• Exercise objective:
Present the entries from the line containing "From the group" through the end of the entries as a Markdown table with the columns Row and Line, leaving out blank lines.
-------------------------
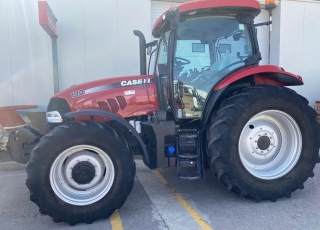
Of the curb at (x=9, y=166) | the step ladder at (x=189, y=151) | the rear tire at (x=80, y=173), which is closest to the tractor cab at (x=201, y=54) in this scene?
the step ladder at (x=189, y=151)

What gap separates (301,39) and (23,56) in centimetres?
811

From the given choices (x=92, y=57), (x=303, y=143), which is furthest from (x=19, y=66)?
(x=303, y=143)

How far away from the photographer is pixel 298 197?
13.5 ft

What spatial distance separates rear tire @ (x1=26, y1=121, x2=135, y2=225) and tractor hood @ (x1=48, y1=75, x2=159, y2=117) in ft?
1.88

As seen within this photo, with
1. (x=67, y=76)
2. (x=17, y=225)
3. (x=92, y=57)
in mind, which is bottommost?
(x=17, y=225)

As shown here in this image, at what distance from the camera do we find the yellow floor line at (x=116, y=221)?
3.43m

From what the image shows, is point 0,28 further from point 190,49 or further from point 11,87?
point 190,49

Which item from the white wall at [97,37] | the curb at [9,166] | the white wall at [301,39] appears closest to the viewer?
the curb at [9,166]

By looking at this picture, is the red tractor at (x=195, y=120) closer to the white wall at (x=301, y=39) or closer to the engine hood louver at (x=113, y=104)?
the engine hood louver at (x=113, y=104)

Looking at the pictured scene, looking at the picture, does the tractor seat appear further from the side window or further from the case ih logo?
the case ih logo

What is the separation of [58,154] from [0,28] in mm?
5494

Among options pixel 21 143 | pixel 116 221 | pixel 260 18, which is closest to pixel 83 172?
pixel 116 221

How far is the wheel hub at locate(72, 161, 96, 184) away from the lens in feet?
11.9

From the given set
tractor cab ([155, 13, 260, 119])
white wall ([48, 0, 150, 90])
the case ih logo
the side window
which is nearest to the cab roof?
tractor cab ([155, 13, 260, 119])
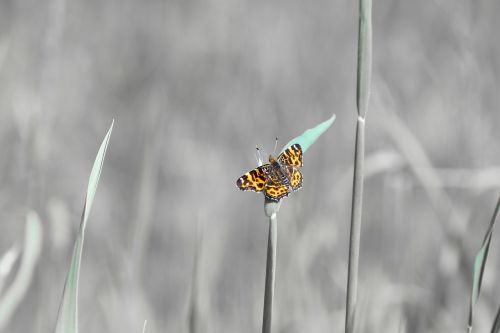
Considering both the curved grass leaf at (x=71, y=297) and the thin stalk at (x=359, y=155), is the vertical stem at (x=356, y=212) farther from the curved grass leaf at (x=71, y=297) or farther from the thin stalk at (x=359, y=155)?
the curved grass leaf at (x=71, y=297)

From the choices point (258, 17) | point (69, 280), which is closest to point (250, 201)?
point (258, 17)

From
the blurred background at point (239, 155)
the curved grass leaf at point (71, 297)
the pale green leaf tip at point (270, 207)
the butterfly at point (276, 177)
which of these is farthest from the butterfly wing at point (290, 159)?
the curved grass leaf at point (71, 297)

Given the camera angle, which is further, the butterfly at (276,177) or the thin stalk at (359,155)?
the butterfly at (276,177)

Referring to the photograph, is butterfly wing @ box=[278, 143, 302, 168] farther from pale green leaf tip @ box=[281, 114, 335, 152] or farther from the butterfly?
pale green leaf tip @ box=[281, 114, 335, 152]

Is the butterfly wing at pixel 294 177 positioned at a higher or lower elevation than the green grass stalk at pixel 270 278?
higher

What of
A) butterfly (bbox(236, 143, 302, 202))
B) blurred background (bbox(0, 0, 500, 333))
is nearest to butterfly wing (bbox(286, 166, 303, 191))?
butterfly (bbox(236, 143, 302, 202))

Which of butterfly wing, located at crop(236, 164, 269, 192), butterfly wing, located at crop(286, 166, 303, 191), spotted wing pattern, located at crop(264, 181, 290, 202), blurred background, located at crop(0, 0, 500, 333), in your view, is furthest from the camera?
blurred background, located at crop(0, 0, 500, 333)

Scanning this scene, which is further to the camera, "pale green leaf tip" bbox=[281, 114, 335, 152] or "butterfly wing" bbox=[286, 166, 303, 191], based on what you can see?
"butterfly wing" bbox=[286, 166, 303, 191]
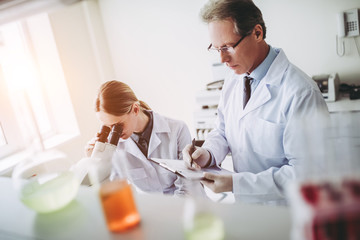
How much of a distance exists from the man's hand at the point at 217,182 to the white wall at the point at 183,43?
2581mm

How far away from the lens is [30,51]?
3.39 meters

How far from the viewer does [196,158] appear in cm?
149

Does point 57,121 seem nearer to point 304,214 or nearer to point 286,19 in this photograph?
point 286,19

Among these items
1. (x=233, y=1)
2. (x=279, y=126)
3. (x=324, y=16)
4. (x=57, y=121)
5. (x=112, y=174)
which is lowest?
(x=57, y=121)

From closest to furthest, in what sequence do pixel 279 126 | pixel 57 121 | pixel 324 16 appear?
pixel 279 126 < pixel 324 16 < pixel 57 121

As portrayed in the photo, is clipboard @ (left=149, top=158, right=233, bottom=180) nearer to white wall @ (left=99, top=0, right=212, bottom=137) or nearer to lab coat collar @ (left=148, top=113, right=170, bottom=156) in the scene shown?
lab coat collar @ (left=148, top=113, right=170, bottom=156)

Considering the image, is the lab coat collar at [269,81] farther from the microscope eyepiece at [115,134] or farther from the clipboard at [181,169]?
the microscope eyepiece at [115,134]

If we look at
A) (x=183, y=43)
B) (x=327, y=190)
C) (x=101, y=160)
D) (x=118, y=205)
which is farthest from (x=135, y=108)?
(x=183, y=43)

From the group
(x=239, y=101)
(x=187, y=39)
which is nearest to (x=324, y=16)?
(x=187, y=39)

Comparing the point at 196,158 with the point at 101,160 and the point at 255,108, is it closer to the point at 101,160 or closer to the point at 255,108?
the point at 255,108

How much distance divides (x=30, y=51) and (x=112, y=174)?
3.18 meters

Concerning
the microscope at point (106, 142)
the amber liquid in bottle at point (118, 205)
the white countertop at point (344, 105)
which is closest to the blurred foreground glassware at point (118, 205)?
the amber liquid in bottle at point (118, 205)

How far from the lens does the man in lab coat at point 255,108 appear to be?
126 cm

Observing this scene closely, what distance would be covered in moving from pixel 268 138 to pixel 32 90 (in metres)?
-------------------------
• Exercise solution:
| Row | Line |
|---|---|
| 1 | From the group |
| 2 | (x=239, y=101) |
| 3 | (x=187, y=39) |
| 4 | which is nearest to (x=324, y=16)? |
| 5 | (x=187, y=39) |
| 6 | Comparing the point at 196,158 with the point at 101,160 and the point at 255,108, is it closer to the point at 101,160 or closer to the point at 255,108? |
| 7 | the point at 255,108 |
| 8 | How much distance divides (x=30, y=51) and (x=112, y=174)? |
| 9 | 3.18 meters |
| 10 | Concerning |
| 11 | the microscope at point (106, 142) |
| 12 | the amber liquid in bottle at point (118, 205) |
| 13 | the white countertop at point (344, 105) |
| 14 | which is closest to the blurred foreground glassware at point (118, 205)? |
| 15 | the amber liquid in bottle at point (118, 205) |
| 16 | How far from the lens does the man in lab coat at point 255,108 appear to be? |
| 17 | 126 cm |
| 18 | Observing this scene closely, what distance would be covered in moving from pixel 268 138 to pixel 32 90 (in metres)? |